X11: How does “the” clipboard work?

If you have used another operating system before you switched to something that runs X11, you will have noticed that there is more than one clipboard:

Those two clipboards usually don’t interfere. You can keep the content of the “Ctrl+C clipboard” while using the “middle mouse clipboard” to copy and paste something else.

How does that work? Is there more than one clipboard? How many are there? Do all X11 clients support all forms of clipboards?

Here’s the approriate section of ICCCM on this topic.

Selections as a form of IPC

First things first, in X11 land, “clipboards” are called “selections”.

Yes, there is more than one selection and they all work independently. In fact, you can use as many selections as you wish. In theory, that is. When using selections, you make different clients communicate with each other. This means that those clients have to agree on which selections to use.
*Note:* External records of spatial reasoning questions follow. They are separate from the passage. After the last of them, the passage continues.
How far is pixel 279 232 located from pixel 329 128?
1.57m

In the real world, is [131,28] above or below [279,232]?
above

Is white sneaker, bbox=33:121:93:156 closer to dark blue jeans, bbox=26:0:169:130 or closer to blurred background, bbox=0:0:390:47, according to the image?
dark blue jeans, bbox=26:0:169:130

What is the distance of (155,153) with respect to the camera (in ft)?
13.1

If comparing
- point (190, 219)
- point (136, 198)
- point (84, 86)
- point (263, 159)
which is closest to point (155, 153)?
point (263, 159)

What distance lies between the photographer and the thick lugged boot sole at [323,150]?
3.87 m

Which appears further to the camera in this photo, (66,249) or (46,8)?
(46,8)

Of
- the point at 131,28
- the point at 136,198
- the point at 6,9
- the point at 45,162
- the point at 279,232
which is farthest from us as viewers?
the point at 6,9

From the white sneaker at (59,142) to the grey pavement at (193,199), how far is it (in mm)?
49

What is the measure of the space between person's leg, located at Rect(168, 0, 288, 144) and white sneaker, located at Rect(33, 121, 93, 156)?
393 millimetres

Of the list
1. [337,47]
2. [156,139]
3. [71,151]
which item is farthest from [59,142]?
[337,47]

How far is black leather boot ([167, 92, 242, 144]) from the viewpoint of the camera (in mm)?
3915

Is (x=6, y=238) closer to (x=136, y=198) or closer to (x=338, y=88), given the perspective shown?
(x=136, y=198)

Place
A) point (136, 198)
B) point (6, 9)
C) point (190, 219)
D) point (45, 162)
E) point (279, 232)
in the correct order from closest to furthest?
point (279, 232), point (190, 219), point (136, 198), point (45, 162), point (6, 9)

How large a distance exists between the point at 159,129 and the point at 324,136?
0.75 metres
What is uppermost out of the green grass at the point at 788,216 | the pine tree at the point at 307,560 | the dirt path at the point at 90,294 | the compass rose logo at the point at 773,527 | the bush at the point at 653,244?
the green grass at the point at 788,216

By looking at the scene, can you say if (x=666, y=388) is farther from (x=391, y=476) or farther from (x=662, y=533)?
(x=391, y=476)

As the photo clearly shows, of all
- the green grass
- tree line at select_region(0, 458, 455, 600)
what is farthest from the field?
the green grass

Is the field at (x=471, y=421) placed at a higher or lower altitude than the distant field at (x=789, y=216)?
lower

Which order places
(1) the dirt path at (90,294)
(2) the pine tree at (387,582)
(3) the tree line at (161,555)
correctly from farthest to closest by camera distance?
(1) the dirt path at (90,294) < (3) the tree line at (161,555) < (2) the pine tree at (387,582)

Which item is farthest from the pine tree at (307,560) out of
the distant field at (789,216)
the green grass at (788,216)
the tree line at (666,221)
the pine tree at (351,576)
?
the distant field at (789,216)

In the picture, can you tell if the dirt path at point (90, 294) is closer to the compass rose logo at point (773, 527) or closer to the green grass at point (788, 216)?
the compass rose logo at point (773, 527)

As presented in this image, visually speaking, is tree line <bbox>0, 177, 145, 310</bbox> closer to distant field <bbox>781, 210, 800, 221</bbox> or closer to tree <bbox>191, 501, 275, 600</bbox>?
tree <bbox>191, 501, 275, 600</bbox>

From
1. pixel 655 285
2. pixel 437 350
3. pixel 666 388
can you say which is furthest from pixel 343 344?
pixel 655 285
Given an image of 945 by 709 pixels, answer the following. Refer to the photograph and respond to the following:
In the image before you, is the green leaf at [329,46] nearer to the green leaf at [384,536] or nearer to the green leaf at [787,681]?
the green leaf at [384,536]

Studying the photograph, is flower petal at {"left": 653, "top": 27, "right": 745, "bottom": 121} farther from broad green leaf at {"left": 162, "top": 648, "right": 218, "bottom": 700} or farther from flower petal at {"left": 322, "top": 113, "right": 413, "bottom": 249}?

You can’t just invent your own selection and then expect Firefox to be compatible with it.

Looking at it from a very high altitude, it goes like this:

Client A                    X Server                    Client B
----------------------------------------------------------------

(1) |  I own selection FOO!    |
    |  ------------------->    |


                               |  Write sel. FOO to BAR!  | (2)
                               |  <---------------------  |


    | Write sel. FOO to BAR!   |
    | <---------------------   |


    |     Here is FOO.
    | -------------------------:----------------------->  |


                                     Okay, got it.        |
    | <------------------------:------------------------  |

(1) means every client can claim ownership of any selection at any time. It only informs the X server about that – no data is transferred yet. This is an important thing to understand. The X server is nothing more but a broker. It takes a note of which client owns which selection.

In (2), another client asks the X server to send it the content of selection “FOO”. The X server simply relays that request to the current owner of that selection. Client A is then responsible for actually transmitting the data to client B.

How are selections identified?

Above, I just called it “selection FOO”, meaning it’s a rather arbitrary identifier that you can choose. If you have worked with X11 before, this won’t be surprising to you: Selections are identified by atoms.

Quick recap: Atoms are a way to identify something in X11 and they are basically strings. Internally, a number is allocated for each atom, but you rarely need to ask the X server, “what’s the name of atom number 42?”

There are three “standard” selection names:

“Standard” means that they are specified by ICCCM 2.6.1. Yes, it’s confusing that one of the selections is named “clipboard”.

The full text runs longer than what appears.